1. Conhecer a Deus é reconhecê-lo como a fonte de todo o bem

O ponto de partida para um conhecimento genuíno de Deus não é apenas saber que Ele existe, mas compreender o que é essencial saber sobre Ele para a Sua glória e para o nosso bem. Falando com clareza, não podemos dizer que conhecemos a Deus se não houver em nós nenhuma religião ou piedade.

Aqui, não estamos ainda falando do conhecimento específico de Deus como nosso Redentor em Jesus Cristo — isso trataremos mais adiante. Estamos falando do conhecimento primário e fundamental de Deus como nosso Criador. 

Mesmo que, por causa da nossa natureza caída, ninguém possa sentir Deus como um Pai ou Salvador sem a mediação de Cristo, ainda podemos e devemos reconhecê-lo como Aquele que nos criou, nos sustenta com Seu poder, nos governa com Sua providência e nos enche de incontáveis benefícios com Sua bondade.

É vital que estejamos convencidos de que Deus é a fonte de todos os bens, para que não busquemos nada fora d'Ele. Isso significa crer que Ele não apenas criou o mundo uma vez, mas que o sustenta ativamente com Seu poder, o governa com Sua sabedoria e o preserva com Sua bondade. 

Mais especificamente, Ele rege a humanidade com justiça, nos suporta com misericórdia e nos defende com Sua proteção.

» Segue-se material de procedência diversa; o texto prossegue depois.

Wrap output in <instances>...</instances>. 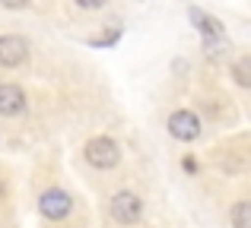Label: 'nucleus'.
<instances>
[{"label": "nucleus", "mask_w": 251, "mask_h": 228, "mask_svg": "<svg viewBox=\"0 0 251 228\" xmlns=\"http://www.w3.org/2000/svg\"><path fill=\"white\" fill-rule=\"evenodd\" d=\"M86 162H89L92 168H115L118 162H121V149H118L115 140H108V136H96V140L86 143Z\"/></svg>", "instance_id": "nucleus-1"}, {"label": "nucleus", "mask_w": 251, "mask_h": 228, "mask_svg": "<svg viewBox=\"0 0 251 228\" xmlns=\"http://www.w3.org/2000/svg\"><path fill=\"white\" fill-rule=\"evenodd\" d=\"M108 209H111V219H115V222H121V225H134L137 219H140V212H143V203H140V197H137V193H130V190H118L115 197H111Z\"/></svg>", "instance_id": "nucleus-2"}, {"label": "nucleus", "mask_w": 251, "mask_h": 228, "mask_svg": "<svg viewBox=\"0 0 251 228\" xmlns=\"http://www.w3.org/2000/svg\"><path fill=\"white\" fill-rule=\"evenodd\" d=\"M38 209H42V216L45 219H67L70 216V209H74V200H70V193H64V190H45L42 193V200H38Z\"/></svg>", "instance_id": "nucleus-3"}, {"label": "nucleus", "mask_w": 251, "mask_h": 228, "mask_svg": "<svg viewBox=\"0 0 251 228\" xmlns=\"http://www.w3.org/2000/svg\"><path fill=\"white\" fill-rule=\"evenodd\" d=\"M29 57V41L23 35H0V67H19Z\"/></svg>", "instance_id": "nucleus-4"}, {"label": "nucleus", "mask_w": 251, "mask_h": 228, "mask_svg": "<svg viewBox=\"0 0 251 228\" xmlns=\"http://www.w3.org/2000/svg\"><path fill=\"white\" fill-rule=\"evenodd\" d=\"M169 133L181 143H191L201 136V121H197L194 111H175L169 117Z\"/></svg>", "instance_id": "nucleus-5"}, {"label": "nucleus", "mask_w": 251, "mask_h": 228, "mask_svg": "<svg viewBox=\"0 0 251 228\" xmlns=\"http://www.w3.org/2000/svg\"><path fill=\"white\" fill-rule=\"evenodd\" d=\"M25 111V92L13 83H3L0 86V114L3 117H16Z\"/></svg>", "instance_id": "nucleus-6"}, {"label": "nucleus", "mask_w": 251, "mask_h": 228, "mask_svg": "<svg viewBox=\"0 0 251 228\" xmlns=\"http://www.w3.org/2000/svg\"><path fill=\"white\" fill-rule=\"evenodd\" d=\"M188 16H191V22H194L197 29H201L203 35H207V38H223V22H220V19L207 16L203 10H191Z\"/></svg>", "instance_id": "nucleus-7"}, {"label": "nucleus", "mask_w": 251, "mask_h": 228, "mask_svg": "<svg viewBox=\"0 0 251 228\" xmlns=\"http://www.w3.org/2000/svg\"><path fill=\"white\" fill-rule=\"evenodd\" d=\"M232 76H235V83H239V86L251 89V54L239 57V61L232 63Z\"/></svg>", "instance_id": "nucleus-8"}, {"label": "nucleus", "mask_w": 251, "mask_h": 228, "mask_svg": "<svg viewBox=\"0 0 251 228\" xmlns=\"http://www.w3.org/2000/svg\"><path fill=\"white\" fill-rule=\"evenodd\" d=\"M232 228H251V200H239L232 206Z\"/></svg>", "instance_id": "nucleus-9"}, {"label": "nucleus", "mask_w": 251, "mask_h": 228, "mask_svg": "<svg viewBox=\"0 0 251 228\" xmlns=\"http://www.w3.org/2000/svg\"><path fill=\"white\" fill-rule=\"evenodd\" d=\"M121 38V29H111V32H105L102 38H92V44H111V41H118Z\"/></svg>", "instance_id": "nucleus-10"}, {"label": "nucleus", "mask_w": 251, "mask_h": 228, "mask_svg": "<svg viewBox=\"0 0 251 228\" xmlns=\"http://www.w3.org/2000/svg\"><path fill=\"white\" fill-rule=\"evenodd\" d=\"M207 57H210V61H220V44H216V38H207Z\"/></svg>", "instance_id": "nucleus-11"}, {"label": "nucleus", "mask_w": 251, "mask_h": 228, "mask_svg": "<svg viewBox=\"0 0 251 228\" xmlns=\"http://www.w3.org/2000/svg\"><path fill=\"white\" fill-rule=\"evenodd\" d=\"M76 6H83V10H99V6H105V0H76Z\"/></svg>", "instance_id": "nucleus-12"}, {"label": "nucleus", "mask_w": 251, "mask_h": 228, "mask_svg": "<svg viewBox=\"0 0 251 228\" xmlns=\"http://www.w3.org/2000/svg\"><path fill=\"white\" fill-rule=\"evenodd\" d=\"M0 3H3L6 10H23V6L29 3V0H0Z\"/></svg>", "instance_id": "nucleus-13"}]
</instances>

Significa também crer que fora d'Ele não se encontra uma única gota de sabedoria, luz, justiça, poder ou verdade. Como todas essas coisas procedem d'Ele, e Ele é a única causa delas, aprendemos a esperá-las e a pedi-las a Ele, e, ao recebê-las, a creditar tudo à Sua graça com um coração grato.

Este reconhecimento da generosidade de Deus é o verdadeiro mestre que nos ensina a religião. O apóstolo Tiago captura essa verdade perfeitamente ao escrever:

Tiago 1.17
Toda boa dádiva e todo dom perfeito vêm do alto, descendo do Pai das luzes, em quem não há mudança nem sombra de variação.

Quando entendemos isso, nossa perspectiva muda. Cada respiração, cada refeição, cada ideia criativa, cada momento de alegria não é um acaso do destino, mas um presente que flui diretamente das mãos de um Criador generoso.

Aplicação

  • Pratique a gratidão ativa. Termine seu dia listando três coisas boas que aconteceram e, conscientemente, reconheça cada uma delas como um presente de Deus. Isso treina seu coração a ver a mão d'Ele em todos os detalhes.
  • Reoriente suas orações de pedido. Antes de pedir algo a Deus, comece reconhecendo que Ele é a fonte de tudo o que você precisa. Por exemplo, em vez de apenas pedir por sabedoria, comece orando: "Senhor, Tu és a fonte de toda a sabedoria, e eu dependo de Ti para me guiar."
  • Combata a autossuficiência. Em sua área de maior competência (trabalho, estudos, hobbies), faça uma pausa e agradeça a Deus pelos talentos e oportunidades que Ele lhe deu. Reconhecer Sua soberania sobre nossos "pontos fortes" é um poderoso exercício de humildade.

2. O verdadeiro conhecimento de Deus gera piedade, não apenas informação

O que é, então, a piedade? Podemos defini-la como uma reverência unida a um profundo amor por Deus, um sentimento que nasce do verdadeiro conhecimento de Seus benefícios. 

Enquanto os homens não tiverem gravado em seus corações que devem tudo a Deus, que são nutridos por Seu cuidado paternal e que Ele é o autor de todos os bens, eles jamais se submeterão a Ele de todo o coração.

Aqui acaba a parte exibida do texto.